Auch in den Kommissionen für Umwelt, Raumplanung und Energie (Urek) der beiden Kammern fand das Ansinnen eine Mehrheit: Sie schlagen eine Anpassung vor: Besitzer:innen altrechtlicher Liegenschaften – also solcher, die vor 2012 gebaut oder deren Ausbau bereits davor bewilligt wurde – sollen die Wohnfläche um dreissig Prozent erweitern, neu bauen und zusätzliche Wohnungen einbauen dürfen, selbst wenn der Zweitwohnungsanteil in der Gemeinde die im Gesetz festgeschriebenen zwanzig Prozent übersteigt. Aktuell gilt: Wer seine Liegenschaft um dreissig Prozent ausbaut oder neu baut, darf keine zusätzliche Wohnung einbauen; wer Wohnungen einbaut, darf die Fläche der Liegenschaft nicht erweitern.

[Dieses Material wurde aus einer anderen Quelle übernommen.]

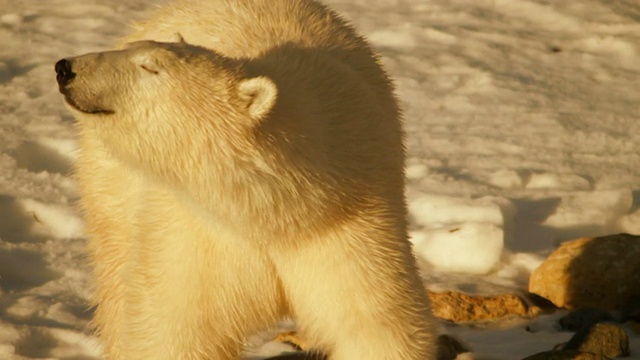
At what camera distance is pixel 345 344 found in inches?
110

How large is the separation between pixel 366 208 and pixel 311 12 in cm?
93

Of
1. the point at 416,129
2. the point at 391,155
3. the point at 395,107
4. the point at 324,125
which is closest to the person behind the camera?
the point at 324,125

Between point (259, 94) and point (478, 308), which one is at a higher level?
point (259, 94)

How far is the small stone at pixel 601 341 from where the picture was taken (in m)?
3.81

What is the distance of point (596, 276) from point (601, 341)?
2.25 ft

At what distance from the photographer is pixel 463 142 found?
20.0ft

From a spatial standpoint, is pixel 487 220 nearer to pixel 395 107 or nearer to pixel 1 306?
pixel 395 107

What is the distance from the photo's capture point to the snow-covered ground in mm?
4453

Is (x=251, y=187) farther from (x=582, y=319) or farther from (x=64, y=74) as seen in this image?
(x=582, y=319)

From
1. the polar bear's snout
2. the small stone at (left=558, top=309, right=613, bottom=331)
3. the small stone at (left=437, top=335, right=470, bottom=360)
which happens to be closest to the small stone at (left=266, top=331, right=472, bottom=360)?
the small stone at (left=437, top=335, right=470, bottom=360)

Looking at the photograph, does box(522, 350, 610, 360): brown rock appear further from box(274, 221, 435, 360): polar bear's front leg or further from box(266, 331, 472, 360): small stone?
box(274, 221, 435, 360): polar bear's front leg

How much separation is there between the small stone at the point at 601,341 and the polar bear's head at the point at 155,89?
1994mm

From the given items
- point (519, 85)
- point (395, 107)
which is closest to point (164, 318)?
point (395, 107)

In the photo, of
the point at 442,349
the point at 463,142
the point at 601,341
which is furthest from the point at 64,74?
the point at 463,142
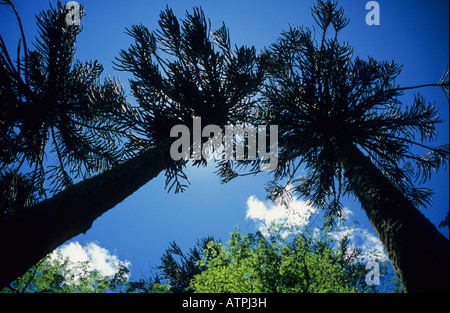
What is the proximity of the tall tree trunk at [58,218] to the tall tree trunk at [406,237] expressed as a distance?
93.8 inches

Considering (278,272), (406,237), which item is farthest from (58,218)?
(278,272)

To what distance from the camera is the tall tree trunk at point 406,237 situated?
1.20 metres

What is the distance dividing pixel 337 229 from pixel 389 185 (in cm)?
366

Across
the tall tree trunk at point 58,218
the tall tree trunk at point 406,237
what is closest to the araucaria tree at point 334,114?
the tall tree trunk at point 406,237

Die Lockerung soll es gemäss Candinas’ Argumentation Besitzer:innen erleichtern, alte Häuser zu sanieren oder neu zu bauen. Mit dem Verkauf oder der Vermietung einer zusätzlichen Wohnung liessen sich Sanierungen finanzieren. Und die pauschale Regelung im aktuellen Gesetz werde den lokalen Gegebenheiten längst nicht überall gerecht.

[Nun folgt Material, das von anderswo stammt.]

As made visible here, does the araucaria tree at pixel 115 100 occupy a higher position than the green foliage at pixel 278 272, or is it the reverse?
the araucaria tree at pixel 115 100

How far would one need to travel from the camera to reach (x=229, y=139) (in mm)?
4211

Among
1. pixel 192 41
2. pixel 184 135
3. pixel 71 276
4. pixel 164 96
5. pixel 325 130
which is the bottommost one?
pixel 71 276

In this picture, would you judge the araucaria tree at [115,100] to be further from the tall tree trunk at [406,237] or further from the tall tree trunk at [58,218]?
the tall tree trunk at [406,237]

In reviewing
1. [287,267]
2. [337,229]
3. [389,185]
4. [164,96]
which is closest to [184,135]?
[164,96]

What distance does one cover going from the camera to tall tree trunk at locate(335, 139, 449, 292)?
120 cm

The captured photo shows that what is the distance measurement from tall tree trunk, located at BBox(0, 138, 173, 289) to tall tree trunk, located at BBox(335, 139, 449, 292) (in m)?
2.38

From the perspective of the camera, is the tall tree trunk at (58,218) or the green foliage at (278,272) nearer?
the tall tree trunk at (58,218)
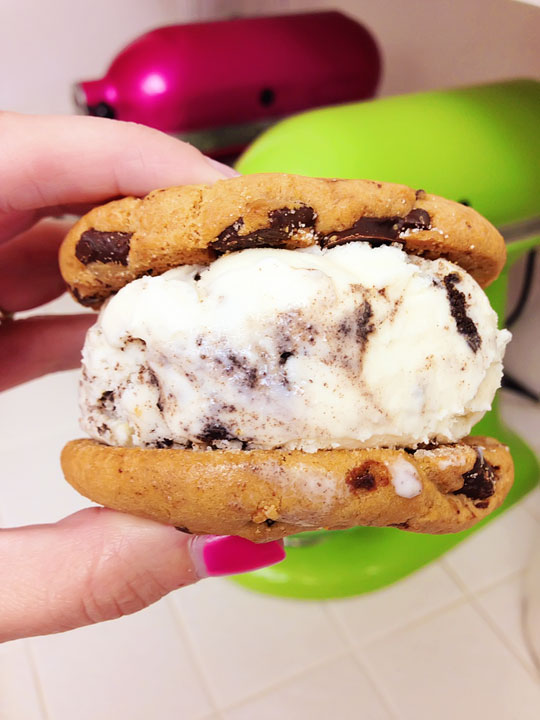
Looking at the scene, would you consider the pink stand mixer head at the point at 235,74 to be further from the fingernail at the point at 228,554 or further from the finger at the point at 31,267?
the fingernail at the point at 228,554

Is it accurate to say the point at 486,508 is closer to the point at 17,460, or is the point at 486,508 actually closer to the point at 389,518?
the point at 389,518

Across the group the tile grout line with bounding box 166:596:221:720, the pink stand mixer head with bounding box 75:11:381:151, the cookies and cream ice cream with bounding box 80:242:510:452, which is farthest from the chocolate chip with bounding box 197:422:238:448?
the pink stand mixer head with bounding box 75:11:381:151

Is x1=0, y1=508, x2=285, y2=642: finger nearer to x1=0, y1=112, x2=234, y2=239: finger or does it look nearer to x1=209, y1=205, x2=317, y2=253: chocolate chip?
x1=209, y1=205, x2=317, y2=253: chocolate chip

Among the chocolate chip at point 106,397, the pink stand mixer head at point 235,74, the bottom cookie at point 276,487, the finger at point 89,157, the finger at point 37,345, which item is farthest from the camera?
the pink stand mixer head at point 235,74

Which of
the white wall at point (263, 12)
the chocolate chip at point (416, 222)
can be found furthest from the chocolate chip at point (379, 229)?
the white wall at point (263, 12)

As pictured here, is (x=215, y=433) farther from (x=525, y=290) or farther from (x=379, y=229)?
(x=525, y=290)
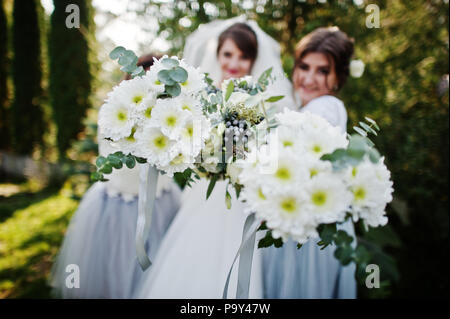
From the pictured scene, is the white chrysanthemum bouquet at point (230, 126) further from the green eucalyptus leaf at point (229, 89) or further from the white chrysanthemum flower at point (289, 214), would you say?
the white chrysanthemum flower at point (289, 214)

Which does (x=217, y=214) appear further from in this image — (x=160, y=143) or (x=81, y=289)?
(x=81, y=289)

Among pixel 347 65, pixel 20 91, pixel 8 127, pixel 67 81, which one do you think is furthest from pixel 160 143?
pixel 8 127

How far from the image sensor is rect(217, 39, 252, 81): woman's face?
6.70 feet

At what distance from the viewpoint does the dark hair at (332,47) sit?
1.82 m

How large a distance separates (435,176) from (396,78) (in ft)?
3.59

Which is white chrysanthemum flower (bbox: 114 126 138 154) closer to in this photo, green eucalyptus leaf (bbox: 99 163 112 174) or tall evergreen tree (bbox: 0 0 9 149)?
green eucalyptus leaf (bbox: 99 163 112 174)

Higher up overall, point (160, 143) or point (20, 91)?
point (20, 91)

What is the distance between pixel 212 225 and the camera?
6.08ft

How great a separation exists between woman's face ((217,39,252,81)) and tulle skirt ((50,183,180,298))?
122 cm

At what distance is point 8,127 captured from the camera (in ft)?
23.9

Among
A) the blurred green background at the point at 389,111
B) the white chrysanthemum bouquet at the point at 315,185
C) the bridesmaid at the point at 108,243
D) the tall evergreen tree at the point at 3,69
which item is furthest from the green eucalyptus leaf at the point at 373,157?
the tall evergreen tree at the point at 3,69

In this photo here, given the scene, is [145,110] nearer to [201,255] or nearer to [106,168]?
[106,168]

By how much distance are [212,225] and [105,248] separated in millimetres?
918

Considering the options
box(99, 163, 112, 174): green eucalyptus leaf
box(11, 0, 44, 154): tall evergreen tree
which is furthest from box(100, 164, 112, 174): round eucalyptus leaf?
box(11, 0, 44, 154): tall evergreen tree
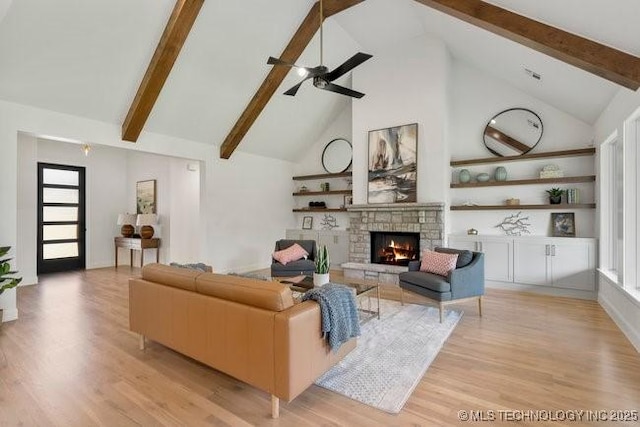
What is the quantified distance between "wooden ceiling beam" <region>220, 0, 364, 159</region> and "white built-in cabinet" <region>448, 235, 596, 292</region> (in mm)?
4337

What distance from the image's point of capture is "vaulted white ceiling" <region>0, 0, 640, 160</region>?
3315mm

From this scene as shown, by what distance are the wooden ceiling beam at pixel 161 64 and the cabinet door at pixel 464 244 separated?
5.27 metres

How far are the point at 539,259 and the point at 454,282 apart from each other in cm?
219

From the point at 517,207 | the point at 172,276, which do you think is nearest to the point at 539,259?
the point at 517,207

Tatsächlich bedeutet ein hoher Zweitwohnungsanteil nicht zwangsläufig steigende Mieten und Häuserpreise. In St. Moritz ist der Anteil von 56 Prozent ein Problem für die Bevölkerung. In der Surselva hingegen, wo Martin Candinas herkommt, gibt es Gemeinden mit hohem Zweitwohnungsanteil, in denen die Mieten nicht steigen – weil viele Zweitliegenschaften abgewanderten Bündner:innen gehören und nicht teuer aufgewertet werden.

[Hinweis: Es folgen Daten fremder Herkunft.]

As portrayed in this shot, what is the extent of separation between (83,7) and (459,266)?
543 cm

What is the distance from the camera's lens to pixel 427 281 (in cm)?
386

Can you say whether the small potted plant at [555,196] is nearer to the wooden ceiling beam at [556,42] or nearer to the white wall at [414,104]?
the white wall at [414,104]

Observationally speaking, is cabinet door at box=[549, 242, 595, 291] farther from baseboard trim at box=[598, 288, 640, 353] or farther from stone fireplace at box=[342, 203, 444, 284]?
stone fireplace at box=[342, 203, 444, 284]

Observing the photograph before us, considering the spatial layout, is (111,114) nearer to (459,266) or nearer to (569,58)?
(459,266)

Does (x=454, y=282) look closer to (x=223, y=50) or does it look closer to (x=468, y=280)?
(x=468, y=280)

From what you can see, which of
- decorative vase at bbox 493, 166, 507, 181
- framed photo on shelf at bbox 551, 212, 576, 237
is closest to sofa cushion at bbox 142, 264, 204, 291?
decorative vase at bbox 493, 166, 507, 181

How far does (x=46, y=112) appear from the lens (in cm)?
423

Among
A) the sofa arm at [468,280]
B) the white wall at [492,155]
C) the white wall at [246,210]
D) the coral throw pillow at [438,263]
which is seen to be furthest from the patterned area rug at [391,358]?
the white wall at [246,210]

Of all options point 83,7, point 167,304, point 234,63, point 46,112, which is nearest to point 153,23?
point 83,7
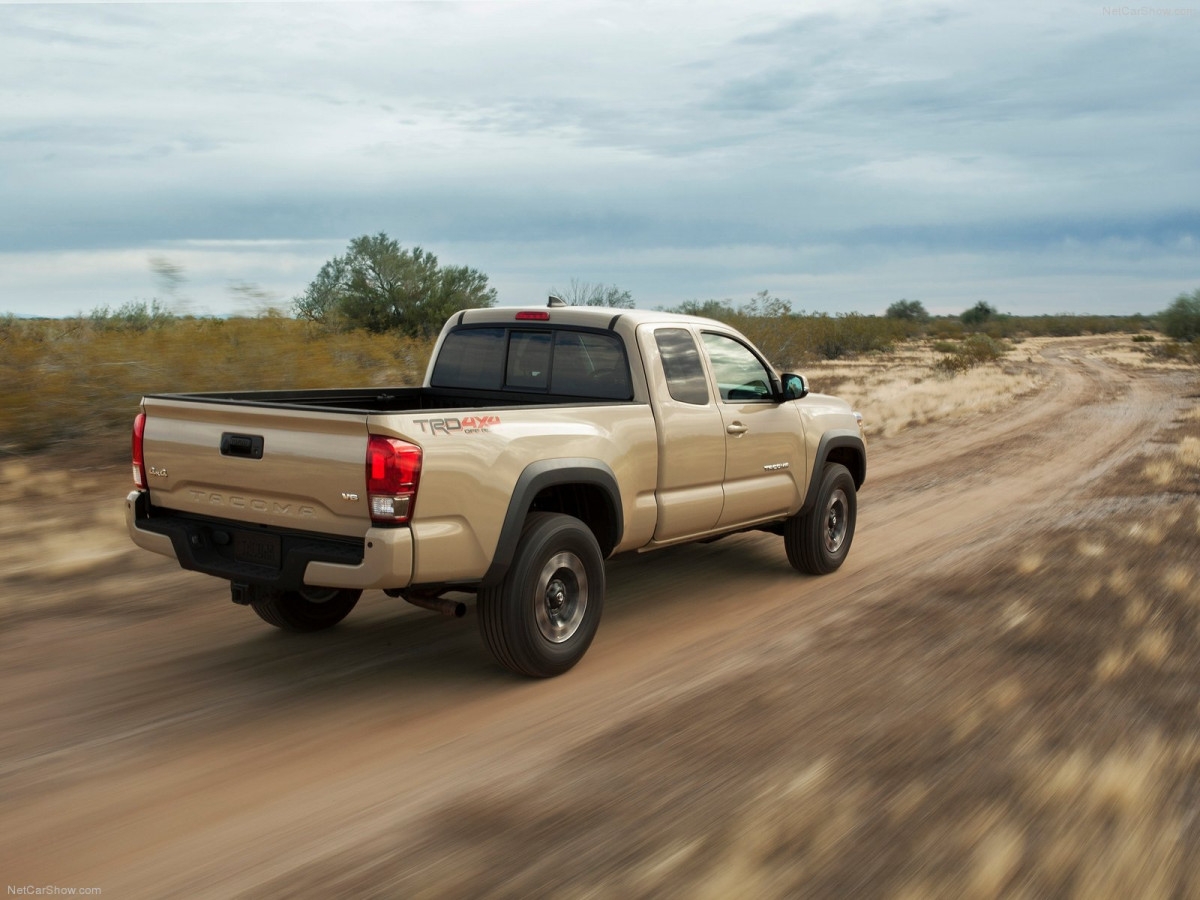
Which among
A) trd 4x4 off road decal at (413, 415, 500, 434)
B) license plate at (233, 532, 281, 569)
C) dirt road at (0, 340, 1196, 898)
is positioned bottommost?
dirt road at (0, 340, 1196, 898)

In Beat Rieder, Walliser Mitte-Ständerat und Mitglied der Urek, hat Candinas einen Mitstreiter. Rieder unterstützt den Vorstoss, sagt jedoch: «Dieses Gesetz gehört eigentlich gänzlich revidiert. Es schadet der Bevölkerung und der Wirtschaft in den Bergregionen. Der Vorstoss ist aber ein guter Anfang.»
Linke gegen Änderung
Die Vernehmlassung zur allfälligen Gesetzesänderung ist abgeschlossen. Das Geschäft kommt wohl im Herbst ins Parlament. Gegen die Lockerung spricht sich der Gewerkschaftsbund aus: Sie sei nicht verfassungskonform und befeuere die Wohnungsnot in den Hotspots. «Betroffen wären die ohnehin unter Druck stehenden Tourismusangestellten.»
Franziska Preisig, SP-Grossrätin aus dem Oberengadin, kämpft schon lange für bezahlbare Wohnungen und nachhaltigen Tourismus. «Die negative Entwicklung hat sich nach Annahme der Initiative weiter zugespitzt», sagt sie. Wo keine neuen Zweitwohnungen gebaut werden könnten, nehme der Druck auf altrechtliche Liegenschaften in den Dorfkernen zu. Eine Lockerung würde das Problem für die ständige Wohnbevölkerung weiter verschärfen. «Wenn Familien wegziehen, hat das Auswirkungen auf das soziale Leben in den Gemeinden.»